Malgré leur solidarité affichée, les libraires de Guyane commencent à trouver le temps long. La grève générale qui depuis le 27 mars bloque quasiment toute activité économique sur ce territoire ultramarin, dans le nord de l’Amérique du sud, affecte dangereusement leur économie, déjà fragile.

"Nous ne pouvons plus rien faire : toutes les commandes sont bloquées, plus aucun livre n’arrive et, même si nos boutiques restent ouvertes, nos clients ne viennent plus", s’inquiète Judith Convert. Sans chiffre d’affaires depuis quinze jours, la propriétaire de la librairie-papeterie Le Toucan, à Saint-Laurent-du-Maroni, dans le nord de la Guyane, craint, comme son confrère Frédéric Dumas, de La Cas’a Bulles et de Lettres d’Amazonie, à Cayenne, de ne pouvoir régler les charges et les salaires du mois d’avril. Elle redoute, alors que le mouvement se durcit, "de devoir envisager des licenciements si une solution rapide n’est pas trouvée", et cela malgré les mesures de sauvegarde sollicitées dès le 28 mars par Frédéric Dumas, et acceptées par la Centrale de l’édition et les fournisseurs, telle une souplesse accrue sur les échéances et les retours.

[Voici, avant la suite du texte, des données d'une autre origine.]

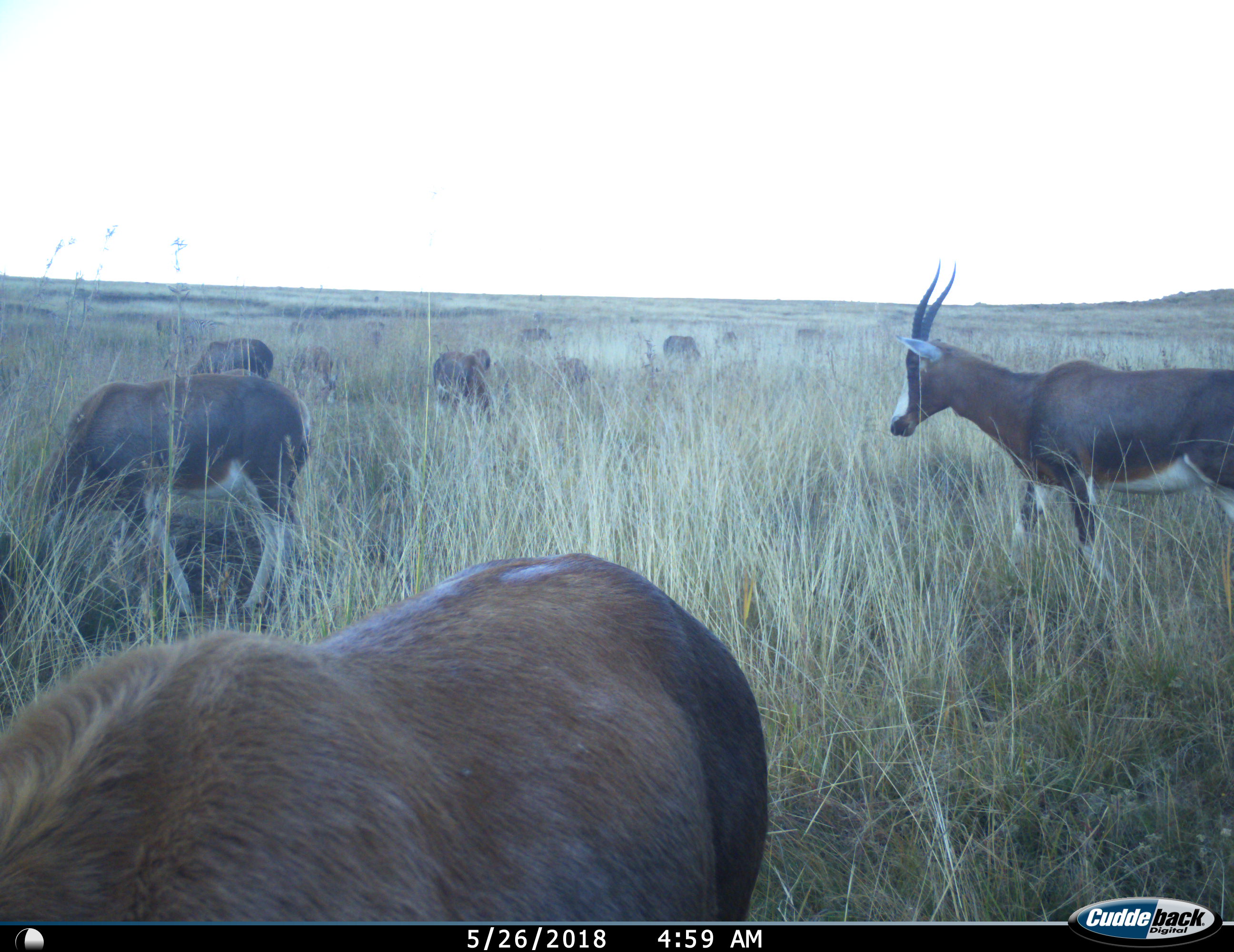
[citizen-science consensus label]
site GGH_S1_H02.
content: unidentified animal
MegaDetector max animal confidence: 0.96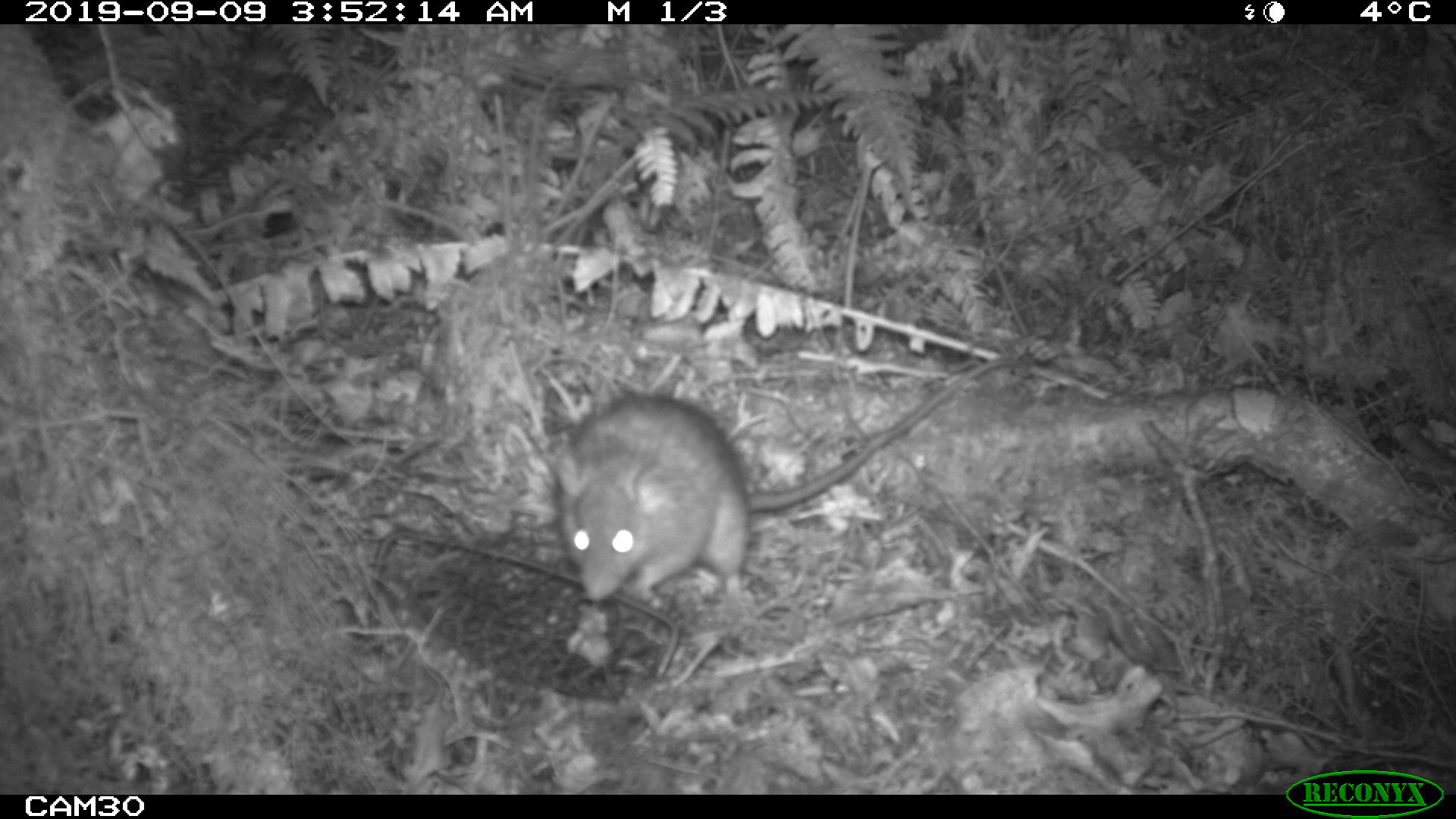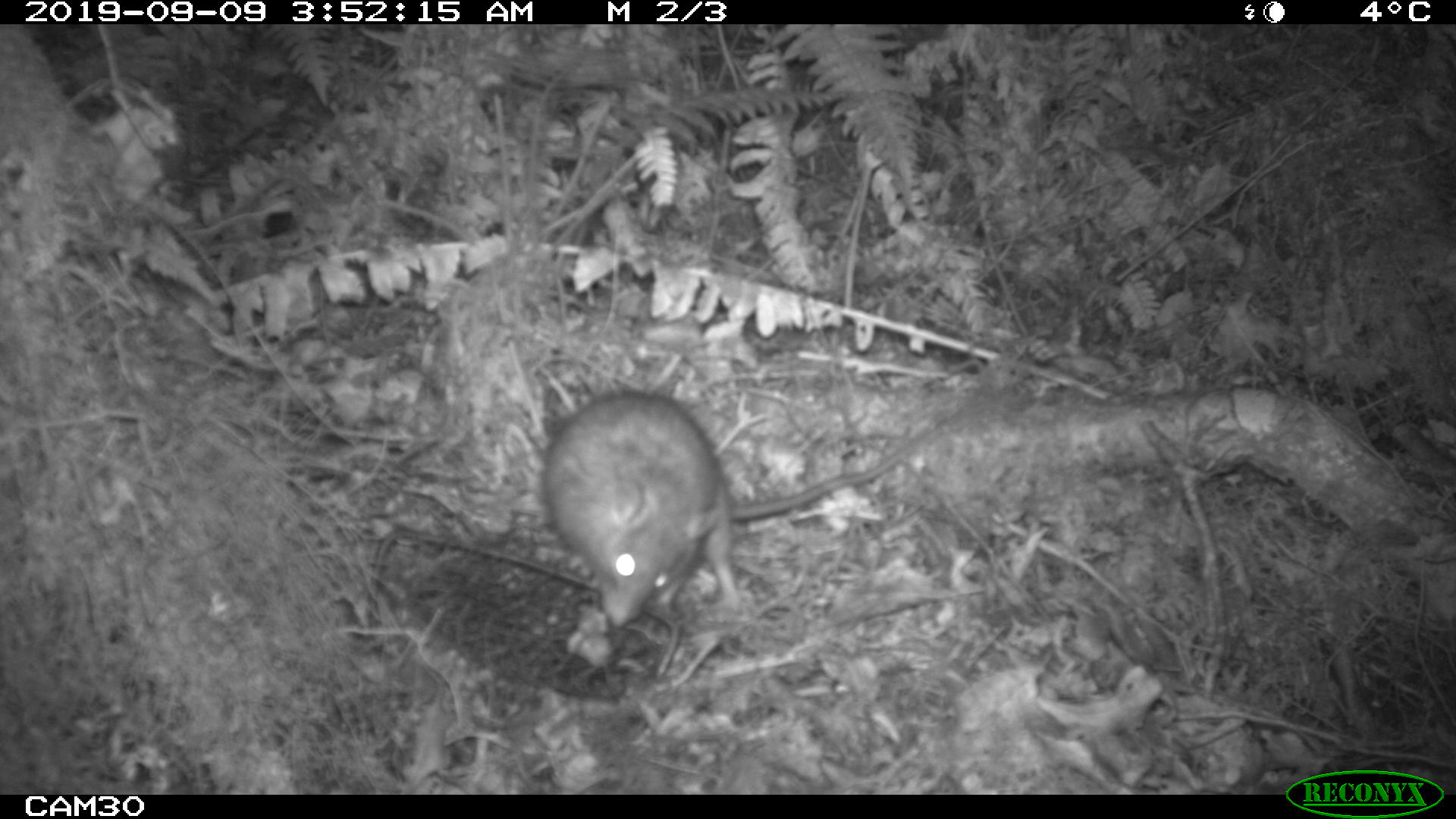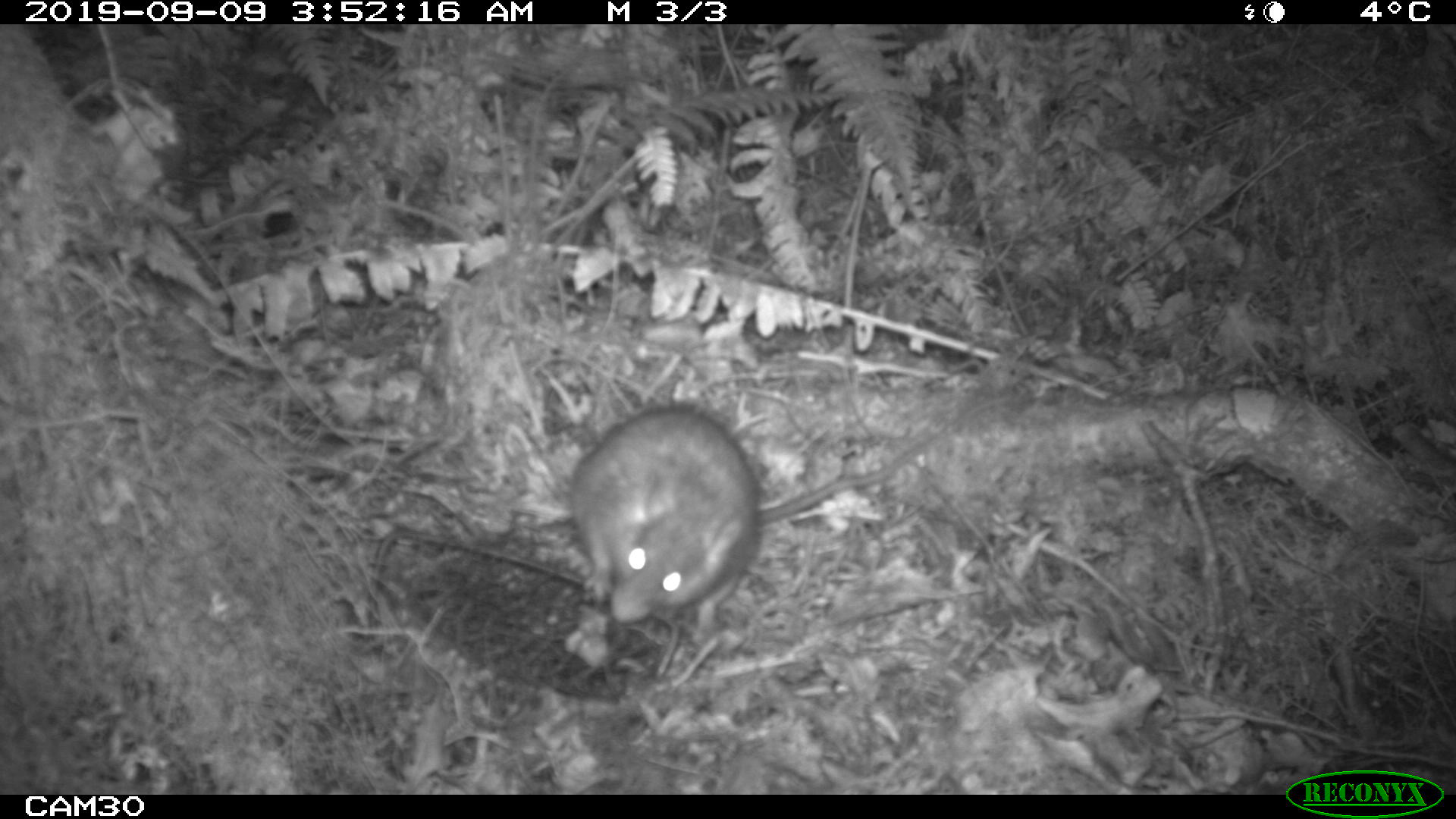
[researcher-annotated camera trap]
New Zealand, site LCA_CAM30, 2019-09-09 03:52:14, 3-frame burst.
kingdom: Animalia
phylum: Chordata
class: Mammalia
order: Rodentia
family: Muridae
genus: Rattus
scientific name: Rattus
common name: rat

Plus rien ne sera comme avant

En dépit des menaces directes qu’elle fait peser sur l’économie du livre, la crise que traverse la Guyane suscite aussi des espoirs. "Après ces événements, plus rien ne sera comme avant, veut croire Tchisséka Lobelt, qui promeut le livre depuis vingt ans en Guyane à travers son association Promolivre. C’est l’occasion pour les acteurs de la chaîne du livre, qui restent éclatés, de se rassembler, de porter des projets communs et de sortir de l’entre-soi." Parmi les multiples revendications portées par les différents collectifs à l’initiative de la grève générale, Tchisséka Lobelt souhaite inscrire la création d’un fonds spécifique au livre et à la lecture, qui permettrait notamment d’aider les auteurs locaux à se déplacer et à rayonner sur le territoire guyanais et en dehors de lui.

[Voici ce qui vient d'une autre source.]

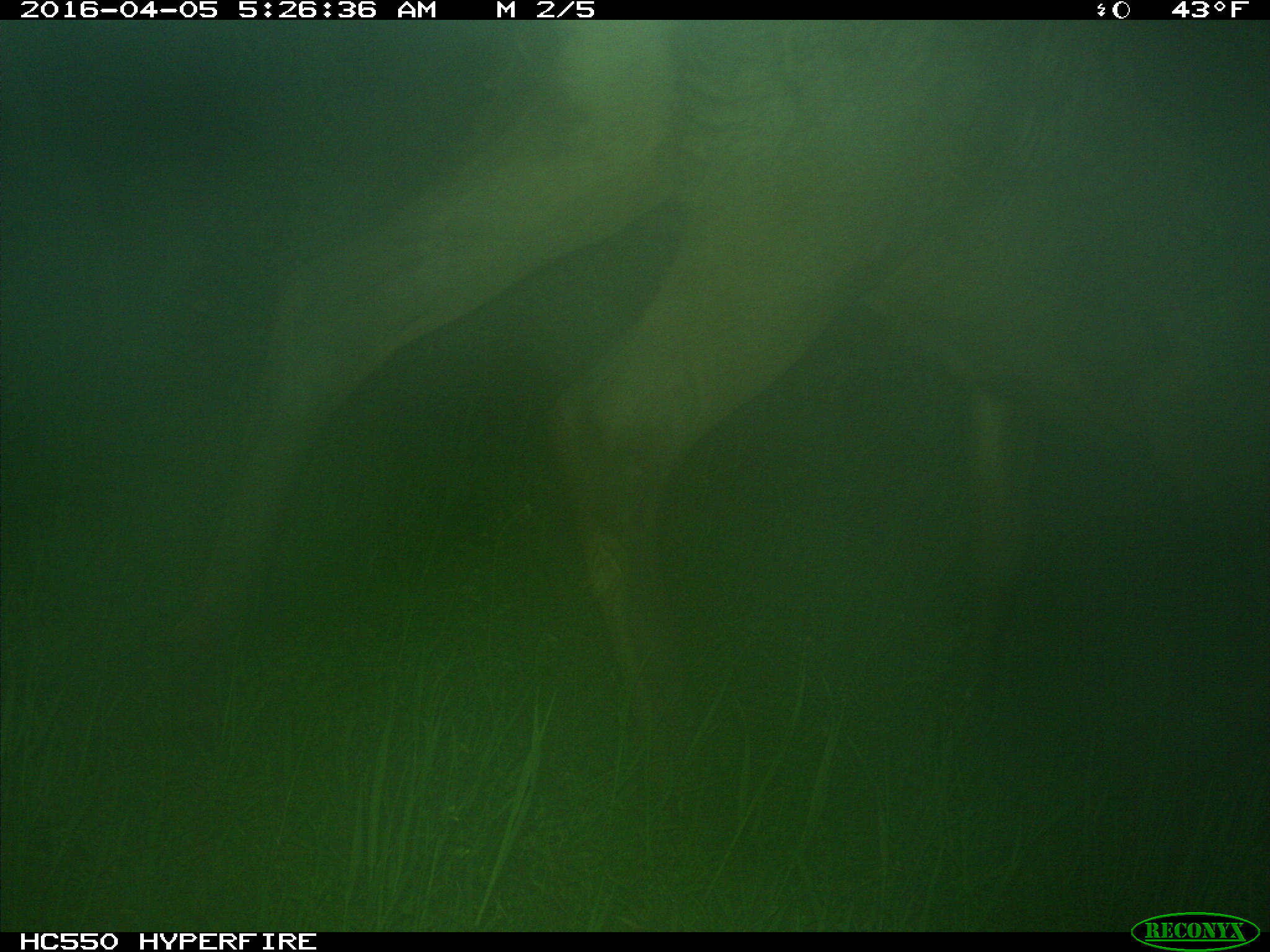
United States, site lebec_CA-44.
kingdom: Animalia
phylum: Chordata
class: Mammalia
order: Artiodactyla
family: Cervidae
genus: Cervus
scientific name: Cervus canadensis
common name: elk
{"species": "Cervus canadensis (elk)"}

Le manque de médiatisation et de publicité autour des auteurs guyanais, pourtant en plein renouvellement, ne constitue pourtant pas la moindre des difficultés auxquelles sont confrontés les acteurs du monde du livre en Guyane. S’y ajoutent, pêle-mêle, la réduction des soutiens publics aux manifestations littéraires, comme le Salon du livre de Cayenne, qui finissent par s’étioler au fil des ans ; le manque de moyens, et surtout d’effectifs et de formation pour faire vivre un réseau de lecture publique par ailleurs déficitaire en mètres carrés ; des disparités énormes de moyens selon les communes ; une politique publique du livre quasi inexistante ; ou encore un prix du livre surtaxé.

Hors-sol

"Nou bon ké sa !" ("on en a marre", en créole), lance vertement Monique Dorcy. La documentaliste fraîchement retraitée, mais toujours très investie, reprend là le slogan scandé lors des manifestations. Elle déplore que "le livre soit le parent pauvre de l’économie et pâtisse du fait que tout doit transiter par la métropole. Acheter des livres brésiliens et surinamiens, qui permettraient de refléter le multiculturalisme de la Guyane, relève du parcours du combattant. Cela nous conduit à une contradiction terrible. Nous sommes hors-sol : ignorés de la métropole et étrangers à ce continent sur lequel nous vivons."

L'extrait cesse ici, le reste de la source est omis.